In June last year, the school purchased a photography drone for £1,630.72 to produce “marketing photographs” for a prospectus. The finance chair said the board had no knowledge of the purchase. The report stated: “Considering the school’s weak financial situation, the evidence of approval, budgeting and demonstrating the components of value for money, was insufficient.”

As of August last year, the trust had a £40,693 in-year deficit.

Principal David Perks at a Debating Matters event

In March 2019, Perks  (pictured) authorised the payment of £500 to vice principal Paul Cornish for the purchase of his second-hand digital camera with limited documentation of the purchase, and despite the school already having 11 digital cameras.

The principal also keeps the school debit card with him at all times – including when off site and at home, meaning trust staff had to make “high value purchases on personal credit cards”.

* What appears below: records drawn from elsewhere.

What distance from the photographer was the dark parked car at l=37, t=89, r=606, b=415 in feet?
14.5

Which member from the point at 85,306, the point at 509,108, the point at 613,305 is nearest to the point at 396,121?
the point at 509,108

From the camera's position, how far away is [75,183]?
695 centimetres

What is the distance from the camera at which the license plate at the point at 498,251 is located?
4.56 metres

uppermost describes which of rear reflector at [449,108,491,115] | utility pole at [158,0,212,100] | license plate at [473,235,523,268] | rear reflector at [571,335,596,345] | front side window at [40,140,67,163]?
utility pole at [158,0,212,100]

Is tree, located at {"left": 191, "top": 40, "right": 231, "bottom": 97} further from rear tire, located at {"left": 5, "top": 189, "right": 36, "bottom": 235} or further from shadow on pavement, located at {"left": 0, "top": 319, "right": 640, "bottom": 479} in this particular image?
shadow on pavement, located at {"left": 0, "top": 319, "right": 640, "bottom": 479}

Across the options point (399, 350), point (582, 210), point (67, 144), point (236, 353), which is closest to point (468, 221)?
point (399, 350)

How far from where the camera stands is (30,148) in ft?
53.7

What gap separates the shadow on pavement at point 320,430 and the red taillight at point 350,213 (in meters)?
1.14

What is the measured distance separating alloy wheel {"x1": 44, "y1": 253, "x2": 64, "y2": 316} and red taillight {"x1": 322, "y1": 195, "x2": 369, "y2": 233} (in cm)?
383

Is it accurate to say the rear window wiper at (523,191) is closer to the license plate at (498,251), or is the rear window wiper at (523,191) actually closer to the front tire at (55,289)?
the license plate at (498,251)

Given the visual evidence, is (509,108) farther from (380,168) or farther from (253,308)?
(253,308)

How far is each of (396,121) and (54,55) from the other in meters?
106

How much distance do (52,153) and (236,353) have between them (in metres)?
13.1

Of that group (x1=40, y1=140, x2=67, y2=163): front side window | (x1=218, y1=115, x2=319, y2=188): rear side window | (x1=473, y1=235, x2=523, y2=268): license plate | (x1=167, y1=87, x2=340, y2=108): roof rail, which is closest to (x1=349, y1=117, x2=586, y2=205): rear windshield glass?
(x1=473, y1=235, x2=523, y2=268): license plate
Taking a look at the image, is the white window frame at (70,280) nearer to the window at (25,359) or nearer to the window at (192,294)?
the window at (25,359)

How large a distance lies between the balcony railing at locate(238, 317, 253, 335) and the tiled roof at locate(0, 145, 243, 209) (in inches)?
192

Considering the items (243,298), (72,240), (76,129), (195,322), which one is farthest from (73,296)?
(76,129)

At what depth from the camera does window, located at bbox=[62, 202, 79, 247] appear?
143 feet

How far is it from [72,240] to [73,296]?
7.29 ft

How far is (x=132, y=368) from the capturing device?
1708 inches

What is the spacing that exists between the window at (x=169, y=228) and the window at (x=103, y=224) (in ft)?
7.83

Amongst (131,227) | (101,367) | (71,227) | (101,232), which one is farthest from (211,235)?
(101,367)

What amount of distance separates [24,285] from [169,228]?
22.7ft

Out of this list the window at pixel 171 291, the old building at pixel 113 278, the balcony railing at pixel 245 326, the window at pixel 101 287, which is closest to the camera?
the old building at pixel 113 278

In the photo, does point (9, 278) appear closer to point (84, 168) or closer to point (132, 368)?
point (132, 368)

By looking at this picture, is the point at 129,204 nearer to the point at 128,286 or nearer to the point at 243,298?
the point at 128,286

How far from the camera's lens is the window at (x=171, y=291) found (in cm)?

£14k payment to Brexiteer’s debating charity questioned

The investigation found the trust has “a number of connections” with the Battle of Ideas charity. But investigators could find no evidence to show how potential conflicts of interests over a £14,400 payment to a company linked to the charity – the Academy of Ideas – were managed, or whether it was a related party transaction. The cash was paid in advance of event in November last year.

Baroness Fox of Buckley (formerly Claire Fox) set up the Academy of Ideas, which convenes the annual Battle of Ideas debating festival. Perks is on the Battle of Ideas committee, where he has acted as chair, a speaker and author since it was set up.

Alastair Donald, co-convenor of the Battle of Ideas festival, told Schools Week the payment was for sponsorship of events, which included the school’s logo on promotion materials, tickets and a promotional stall.

The trust has been told to take “urgent action” to resolve the issues. A separate financial notice to improve states it should consider joining a strong multi-academy trust. If not, it must improve its governance in line with the latest model funding agreement.

‘Mistakes have been made’

A spokesperson for the trust’s governing body said they are working through an action plan to lift the conditions, and have already strengthened the board and establish a pay committee.

Perks, a contributor to the website Spiked, added his “sole priority as found and principal has always been to deliver the best possible education for pupils of the East London Science School.

“Everything I do, with my team, is with that single focus in mind. I fully accept the findings of the ESFA report, and I acknowledge that mistakes have been made.”

He added changes will ensure they have a “best in class governance framework”.

The free school, which opened in 2013, has 568 pupils on roll, with a capacity for 1,000. It also must pay back £272,000 to the government over the next five years in pupil adjustment numbers.

It was one of the 23 schools visited by Ofsted as part of its early curriculum research work for its new framework.